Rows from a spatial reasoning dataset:

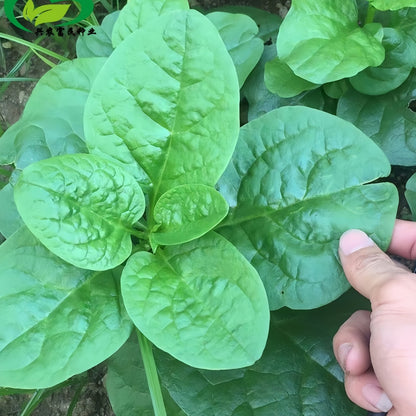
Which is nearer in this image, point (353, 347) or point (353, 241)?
point (353, 241)

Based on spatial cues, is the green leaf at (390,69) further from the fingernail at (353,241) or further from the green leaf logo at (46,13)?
the green leaf logo at (46,13)

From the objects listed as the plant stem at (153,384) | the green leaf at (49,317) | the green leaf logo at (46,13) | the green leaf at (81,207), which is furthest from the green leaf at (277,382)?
the green leaf logo at (46,13)

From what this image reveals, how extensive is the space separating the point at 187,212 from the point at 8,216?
38cm

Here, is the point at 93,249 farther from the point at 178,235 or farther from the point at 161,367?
the point at 161,367

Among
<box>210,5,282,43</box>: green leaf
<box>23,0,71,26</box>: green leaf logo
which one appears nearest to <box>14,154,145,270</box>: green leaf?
<box>210,5,282,43</box>: green leaf

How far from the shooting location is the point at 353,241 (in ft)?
2.83

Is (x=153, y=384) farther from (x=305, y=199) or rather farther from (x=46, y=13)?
(x=46, y=13)

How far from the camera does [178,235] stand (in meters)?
0.82

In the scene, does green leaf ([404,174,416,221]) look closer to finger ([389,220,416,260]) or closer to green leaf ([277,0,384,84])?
finger ([389,220,416,260])

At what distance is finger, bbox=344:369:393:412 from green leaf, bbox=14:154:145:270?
514mm

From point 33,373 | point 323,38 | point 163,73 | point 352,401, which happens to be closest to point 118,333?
point 33,373

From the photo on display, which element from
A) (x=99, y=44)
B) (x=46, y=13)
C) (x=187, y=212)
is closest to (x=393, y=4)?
(x=187, y=212)

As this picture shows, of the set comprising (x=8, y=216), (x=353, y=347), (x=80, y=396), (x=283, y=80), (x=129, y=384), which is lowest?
(x=80, y=396)

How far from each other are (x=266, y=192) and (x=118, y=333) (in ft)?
1.14
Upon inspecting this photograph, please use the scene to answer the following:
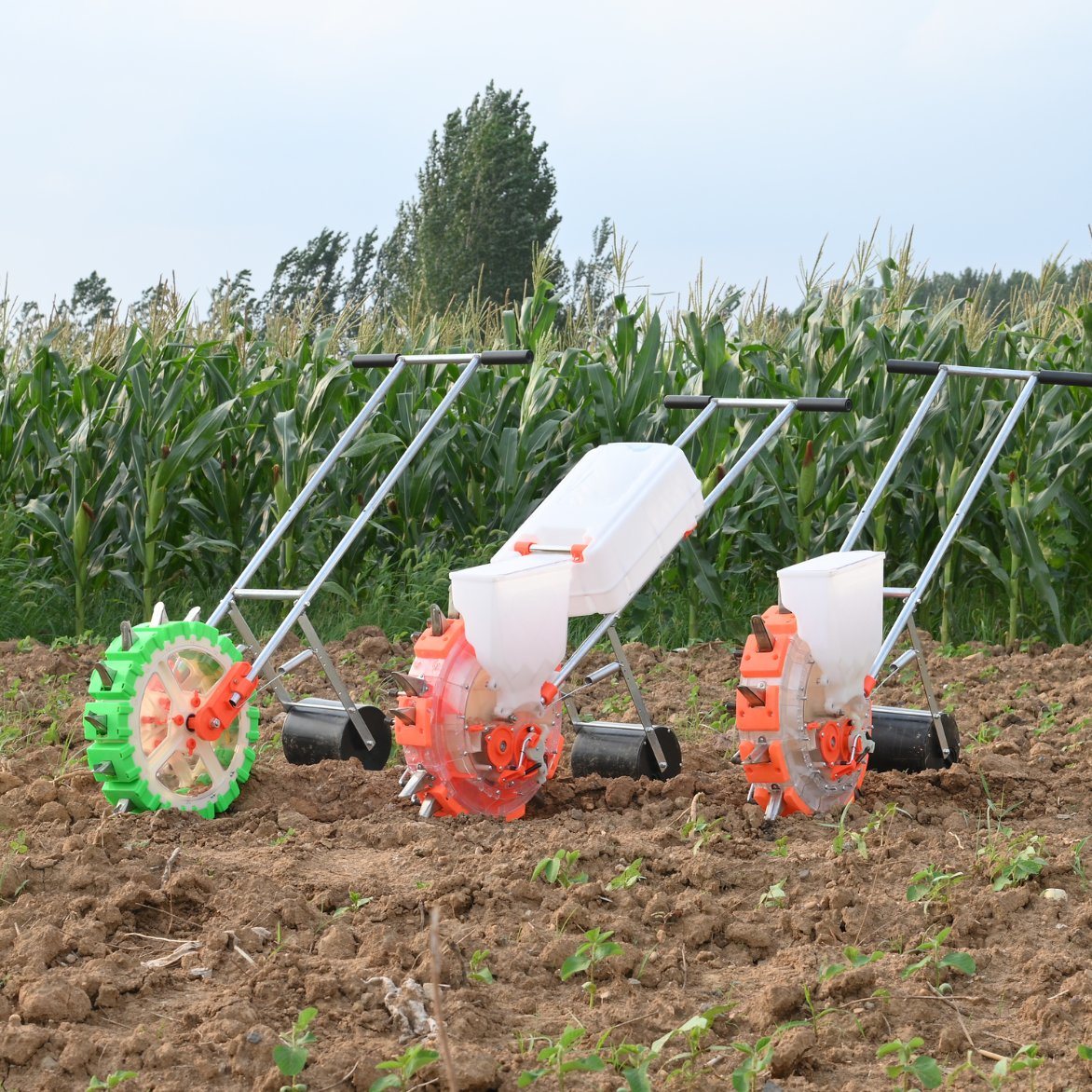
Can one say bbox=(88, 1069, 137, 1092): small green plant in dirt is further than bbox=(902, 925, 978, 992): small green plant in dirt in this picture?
No

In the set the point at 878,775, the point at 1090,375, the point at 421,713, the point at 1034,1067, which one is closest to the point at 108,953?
the point at 421,713

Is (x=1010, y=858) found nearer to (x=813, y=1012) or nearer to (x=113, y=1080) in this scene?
(x=813, y=1012)

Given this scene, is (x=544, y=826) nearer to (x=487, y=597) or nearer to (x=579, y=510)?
(x=487, y=597)

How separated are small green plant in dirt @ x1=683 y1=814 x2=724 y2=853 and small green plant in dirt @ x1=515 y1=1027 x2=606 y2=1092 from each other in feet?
4.66

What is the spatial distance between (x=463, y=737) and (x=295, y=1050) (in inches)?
69.9

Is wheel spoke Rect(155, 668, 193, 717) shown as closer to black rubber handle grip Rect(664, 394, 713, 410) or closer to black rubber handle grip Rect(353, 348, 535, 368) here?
black rubber handle grip Rect(353, 348, 535, 368)

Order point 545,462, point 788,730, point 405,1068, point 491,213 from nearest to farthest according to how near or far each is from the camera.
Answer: point 405,1068, point 788,730, point 545,462, point 491,213

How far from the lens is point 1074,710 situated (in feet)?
22.8

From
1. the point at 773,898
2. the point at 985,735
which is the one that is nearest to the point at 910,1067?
the point at 773,898

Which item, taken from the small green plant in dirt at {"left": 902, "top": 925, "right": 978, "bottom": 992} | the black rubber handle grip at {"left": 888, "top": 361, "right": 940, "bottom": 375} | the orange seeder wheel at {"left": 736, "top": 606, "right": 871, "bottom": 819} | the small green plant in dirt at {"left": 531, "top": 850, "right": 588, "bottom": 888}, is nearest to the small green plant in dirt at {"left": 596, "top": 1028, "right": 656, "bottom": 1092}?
the small green plant in dirt at {"left": 902, "top": 925, "right": 978, "bottom": 992}

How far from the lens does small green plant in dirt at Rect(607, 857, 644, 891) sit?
13.0 ft

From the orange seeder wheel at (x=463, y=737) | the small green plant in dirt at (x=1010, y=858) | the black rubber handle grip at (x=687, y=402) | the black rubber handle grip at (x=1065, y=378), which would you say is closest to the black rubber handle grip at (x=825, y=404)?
the black rubber handle grip at (x=687, y=402)

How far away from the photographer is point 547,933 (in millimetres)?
3682

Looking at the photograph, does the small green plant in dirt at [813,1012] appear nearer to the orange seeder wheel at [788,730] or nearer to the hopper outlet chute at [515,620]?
the orange seeder wheel at [788,730]
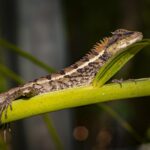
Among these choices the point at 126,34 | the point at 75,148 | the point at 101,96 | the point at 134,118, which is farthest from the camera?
the point at 134,118

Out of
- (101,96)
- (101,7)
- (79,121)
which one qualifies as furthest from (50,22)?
(101,96)

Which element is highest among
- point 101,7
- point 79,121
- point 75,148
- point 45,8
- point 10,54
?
point 101,7

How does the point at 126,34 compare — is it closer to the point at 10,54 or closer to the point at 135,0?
the point at 10,54

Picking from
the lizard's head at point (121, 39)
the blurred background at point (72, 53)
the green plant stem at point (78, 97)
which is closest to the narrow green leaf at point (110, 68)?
Answer: the green plant stem at point (78, 97)

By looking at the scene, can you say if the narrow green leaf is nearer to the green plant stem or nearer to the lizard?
the green plant stem

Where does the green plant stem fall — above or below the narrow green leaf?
below

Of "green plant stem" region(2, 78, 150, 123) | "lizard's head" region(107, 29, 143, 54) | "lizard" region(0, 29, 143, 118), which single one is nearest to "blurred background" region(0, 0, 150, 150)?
"lizard" region(0, 29, 143, 118)

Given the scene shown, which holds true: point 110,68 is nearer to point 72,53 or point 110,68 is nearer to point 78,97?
point 78,97

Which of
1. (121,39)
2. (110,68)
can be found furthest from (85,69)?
(110,68)
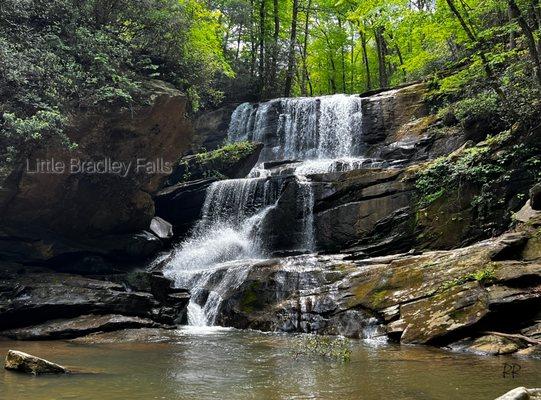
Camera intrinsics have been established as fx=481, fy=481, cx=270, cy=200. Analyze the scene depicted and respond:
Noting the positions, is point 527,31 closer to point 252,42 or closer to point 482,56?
point 482,56

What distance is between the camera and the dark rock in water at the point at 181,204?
21.2 m

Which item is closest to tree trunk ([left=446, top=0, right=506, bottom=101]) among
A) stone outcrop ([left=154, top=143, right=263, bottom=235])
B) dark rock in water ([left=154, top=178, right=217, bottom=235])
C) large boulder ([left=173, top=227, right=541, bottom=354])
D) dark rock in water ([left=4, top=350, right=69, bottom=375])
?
large boulder ([left=173, top=227, right=541, bottom=354])

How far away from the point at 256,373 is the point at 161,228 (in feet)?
44.2

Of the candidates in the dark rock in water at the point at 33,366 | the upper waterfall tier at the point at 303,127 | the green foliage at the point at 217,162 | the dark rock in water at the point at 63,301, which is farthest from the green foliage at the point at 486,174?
the dark rock in water at the point at 33,366

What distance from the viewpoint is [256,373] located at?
7.19 meters

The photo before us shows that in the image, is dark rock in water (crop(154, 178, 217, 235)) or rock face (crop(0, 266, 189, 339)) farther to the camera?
dark rock in water (crop(154, 178, 217, 235))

§ **Goal**
Rewrite the part that opens with the line containing "What distance from" and closes at the end of the rows, replacing "viewpoint" with "camera position" and leaving everything else unchanged.

§ **Expected answer**
What distance from the camera position is [256,373] located at?
7.19 meters

The photo before us shows that in the image, is dark rock in water (crop(154, 178, 217, 235)) or rock face (crop(0, 266, 189, 339)) farther to the camera?
dark rock in water (crop(154, 178, 217, 235))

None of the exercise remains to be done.